Rigor seems to be one of the buzzwords in education lately, and for good reason. Our students deserve a rigorous and thorough education that will help prepare them for whatever futures they decide upon. While we pay lip service to rigor and set up complicated systems of standards and testing and teacher monitoring in the name of achieving it, rigor often eludes our actual practice. There are many reasons for this. Not all students come prepared to the same degree to learn, and, as much as we want a level playing field for all students, achieving an environment and preparing lessons that are equally accessible to all students may not be entirely possible. Yet I wonder if the systems we put in place to ensure rigor are not sometimes at fault.

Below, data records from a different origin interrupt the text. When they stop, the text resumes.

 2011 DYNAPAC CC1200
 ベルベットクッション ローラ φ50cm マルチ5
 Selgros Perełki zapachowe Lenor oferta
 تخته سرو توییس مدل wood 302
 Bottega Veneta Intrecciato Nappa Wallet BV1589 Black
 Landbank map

One of the most unsettling trends I have noticed is the push for quantity of literature to read and writing assignments to complete over quality—all in the name of rigor. Too many teachers feel pressed to cover a specific amount of material by the end of the year or before students encounter it in state testing, which causes them to push through at a rate determined by their calendars and instructional guides rather than what students are able to handle. Students are frequently overwhelmed by this pace and move through lessons, readings, and assignments without understanding, connecting, or retaining, much less mastering the material or making any meaning from it. While an increased number of assignments gives the appearance of holding students to a high standard, this approach amounts to teaching the subject rather than the students. Good teaching practice requires fitting the curriculum and schedule to student needs.

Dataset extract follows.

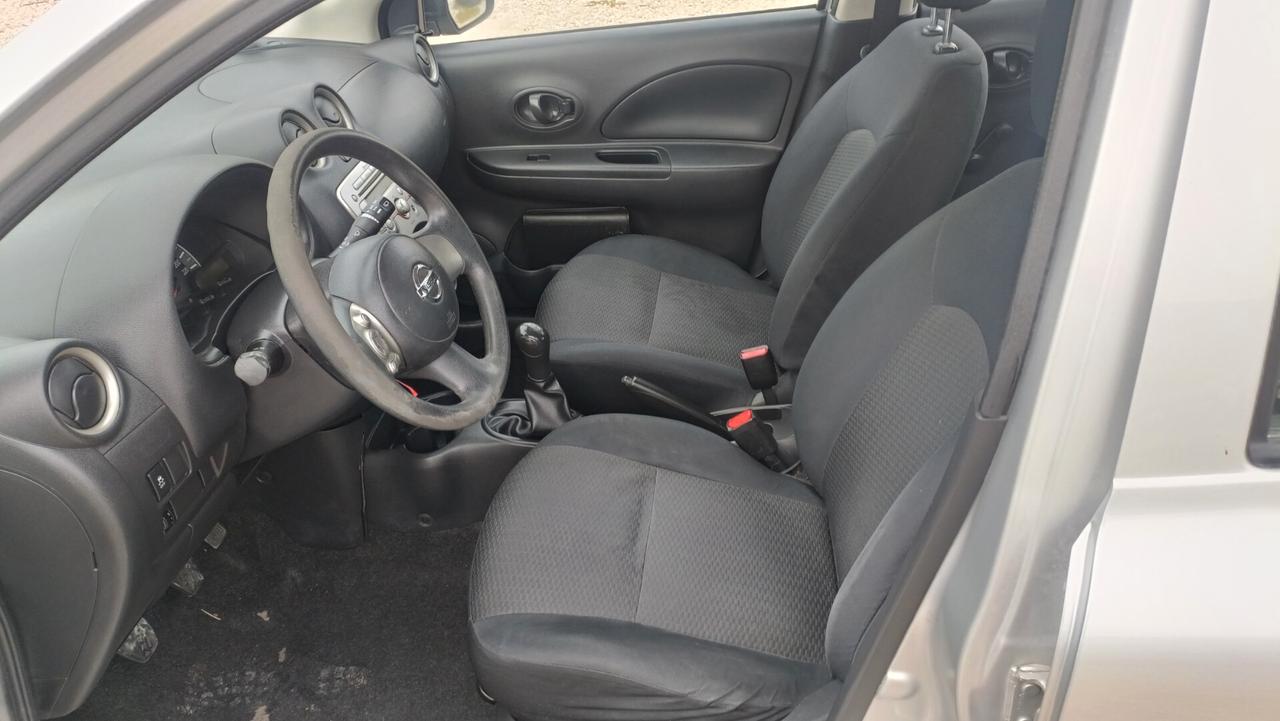 Nissan Micra 1.2 12V 5 porte Visia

Randy Bomer stresses the importance of writing as a process in Building Adolescent Literacy in Today’s English Classrooms. In reference to this process he states that “Making quality things . . . is not simply a matter of having high standards; it’s more a matter of strategically lowering one’s standards when it’s time to make a first move, and also being able to raise them progressively across the revision process” (Bomer 204). This approach emphasizes the importance of scaffolding student learning by building on the previously laid foundation and providing plenty of time and opportunity for practicing the skills taught. By shifting the focus from speed and quantity to process and quality, teachers can promote true rigor and purposeful learning that surpasses the ability to churn out shallowly developed essays only good enough to meet the benchmarks on formal assessments.

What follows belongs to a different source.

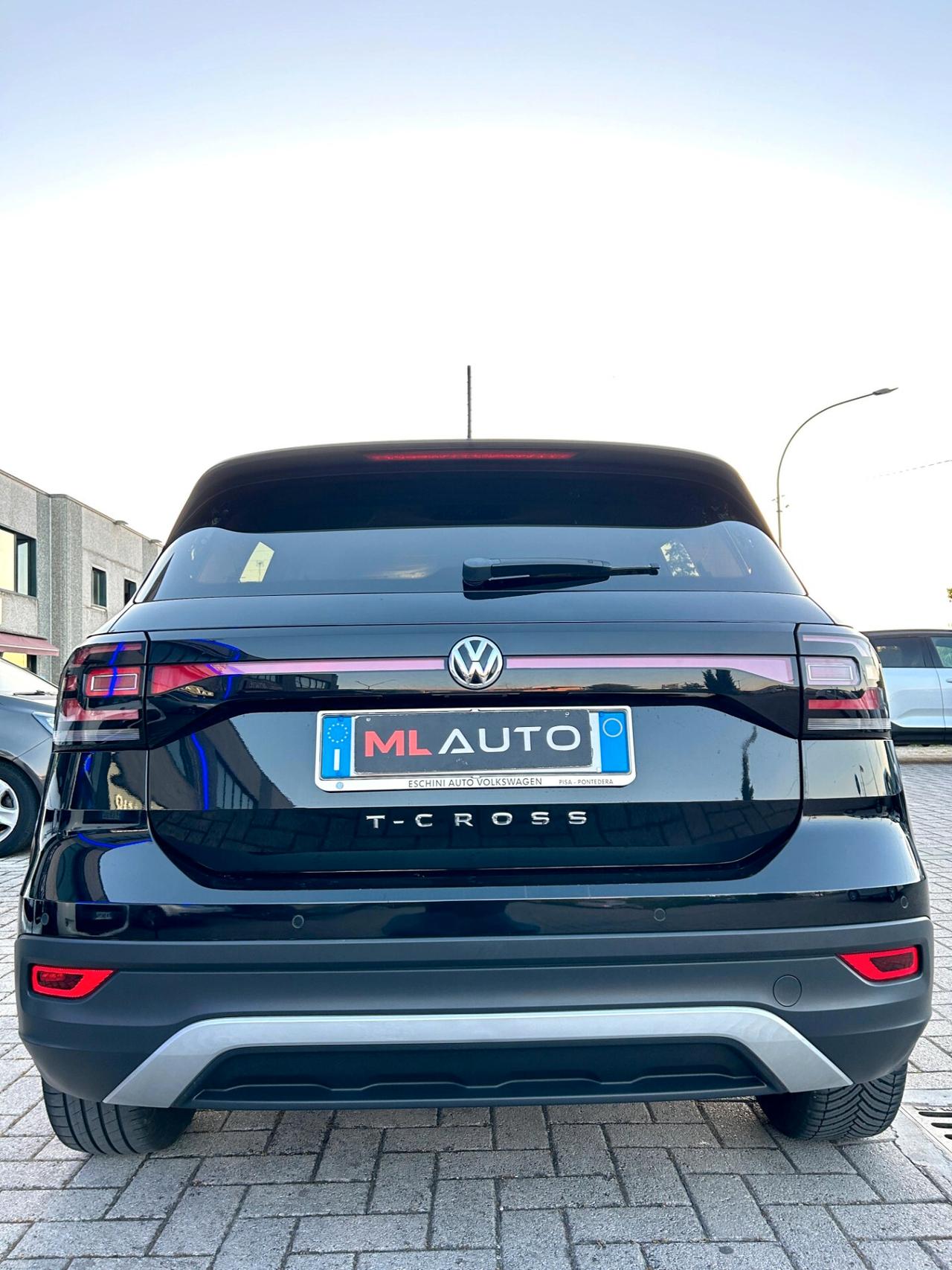 Volkswagen T-Cross 1.0 TSI 115 CV First Edition - OK NEOPATENTATO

*This is an intentional misspelling and re-purposing of rigmarole/rigamarole (both correct spellings).

3 comments:

  1. Thank you, Jenni, for your thoughts. What ideas could fix this? I recently had a conversation with my 14 year old daughter's principal. She gets 4-5 hours of homework per night. Much of this work is extraneous and unnecessary. The principal's response was, "surely you are not asking the teachers to be less rigorous." My kid has no home/work balance and that is a problem no child should face.

    ReplyDelete
  2. Jenni,
    I've seen the exact same things throughout all of my coops and placement schools that I have had the opportunity to be in. Students become these storage devices in which they just take the information for the unit or time and they never truly understand what they are learning. I was one of these such students and I couldn't remember what we were ever learning and I was bored due to it. I would really like to change this happening in the classroom. Rigor is supposed to challenge students to help create stronger readers, better writers, deeper thinkers, but instead it's making them confused and frustrated. More assignments doesn't help them to understand it blinds them and dissipates what understanding they had. Let's strive to be the teachers that teach to the students and not to the test, quality learning vs quantity.
    Thanks for your insight Jenni

    ReplyDelete
  3. Powerful post! Great dialogue following it. Thanks Jenni, Rene, and Imani!